I've attempted to run this as either an asyncio loop using ThreadPoolExecutor and as a pool with dozens of workers. I'm able to use substantially more threads than I have available processor cores because the bulk of the time is spent waiting on URL responses, which opens threads to make new requests.

That said, I can't get any form of a pool or loop to continue past a single iteration of the while loop. The code looks something like this:

variables = ['thousands', 'of', 'variables']
interval = 15 # in minutes

class DoSomething() 
    def dosomething(self, variable, date, initialtime, interval):
        callweburl(variable, date, initialtime, interval)
        runstatistics
        saveCSV


def worker(variable)
    try: 
        ds = DoSomething(variable, date, initialtime, interval).dosomething()
        api.ds(variable)
    except:
        return False
pool = Pool(100)

program to get date, initialtime and currenttime
while initialtime < currenttime:
    while initialtime < initialtime * multiple of interval
        if __name__ == '__main__'
            for variable in variables:
                pool.apply_async(worker, (variable,))
        initialtime = initialtime + interval
    program to get date, new initialtime and currenttime
    time_to_pause = initialtime - currenttime + interval
    if time_to_pause > 0.0:
        time.sleep(time_to_pause)

The loops run fine when I'm replacing the apply_async call with DoSomething(variable, date, initialtime, interval).dosomething().
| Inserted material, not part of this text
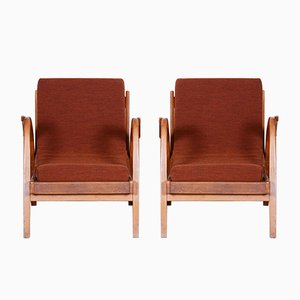 Mid-Century Brown & Red Oak Armchairs by Jan Vanek, 1940s, Set of 2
When I run them with either a pool or loop, they become sporadic at best. Depending on where I place pool.close() and pool.join(), they either run for a single loop and close the program or will be all over the board for the intervals the pool is collecting for. Sometimes it will collect data for the same time interval twice and other times it will skip ahead by days at a time.

Is there a way to close out a loop or pool and reinitialize it? I've also tried moving the pool or loop initialization to before the while loops are called. Nothing seems to work quite right.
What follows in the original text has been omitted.